Format the lines starting with the one that contains "Is point 126,83" and running through the end of the entries as a numbered list, leaving out any blank lines.

Records of scene-based questions
* * * * *

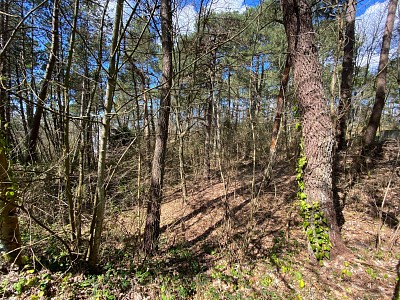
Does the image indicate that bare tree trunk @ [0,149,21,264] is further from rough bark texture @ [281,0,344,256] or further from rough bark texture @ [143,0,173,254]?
rough bark texture @ [281,0,344,256]

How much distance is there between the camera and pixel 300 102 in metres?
3.28

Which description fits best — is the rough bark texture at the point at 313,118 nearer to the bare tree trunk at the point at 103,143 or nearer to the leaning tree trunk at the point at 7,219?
the bare tree trunk at the point at 103,143

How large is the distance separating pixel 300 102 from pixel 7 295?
472cm

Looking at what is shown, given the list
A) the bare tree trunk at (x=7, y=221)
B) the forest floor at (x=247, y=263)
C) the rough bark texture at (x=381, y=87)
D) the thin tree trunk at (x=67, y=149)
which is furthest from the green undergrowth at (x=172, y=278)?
the rough bark texture at (x=381, y=87)

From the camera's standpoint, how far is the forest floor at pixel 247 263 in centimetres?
257

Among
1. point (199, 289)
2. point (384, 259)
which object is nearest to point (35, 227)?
point (199, 289)

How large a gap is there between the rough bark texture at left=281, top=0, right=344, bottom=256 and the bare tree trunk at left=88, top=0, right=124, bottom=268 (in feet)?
8.93

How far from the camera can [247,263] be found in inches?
129

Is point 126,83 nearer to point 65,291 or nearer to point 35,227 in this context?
point 35,227

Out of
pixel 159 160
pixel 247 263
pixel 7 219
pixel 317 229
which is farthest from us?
pixel 159 160

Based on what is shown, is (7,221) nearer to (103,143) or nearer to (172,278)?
(103,143)

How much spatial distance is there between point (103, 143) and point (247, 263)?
2.91 m

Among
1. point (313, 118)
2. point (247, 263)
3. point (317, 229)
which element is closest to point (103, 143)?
point (247, 263)

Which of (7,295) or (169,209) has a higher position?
(7,295)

* * * * *

> _RESULT OF THIS TASK_:
1. Is point 126,83 nearer to point 65,291 or nearer to point 35,227 in this context?
2. point 35,227
3. Out of
4. pixel 159 160
5. pixel 247 263
6. pixel 7 219
7. pixel 317 229
8. which is farthest from us?
9. pixel 159 160
10. Based on what is shown, is (7,221) nearer to (103,143) or nearer to (172,278)?
11. (103,143)
12. How much spatial distance is there between point (103, 143) and point (247, 263)?
13. 2.91 m
14. Among
15. 1. point (313, 118)
16. 2. point (247, 263)
17. 3. point (317, 229)
18. which element is closest to point (103, 143)?
19. point (247, 263)
20. Which of (7,295) or (169,209) has a higher position?
21. (7,295)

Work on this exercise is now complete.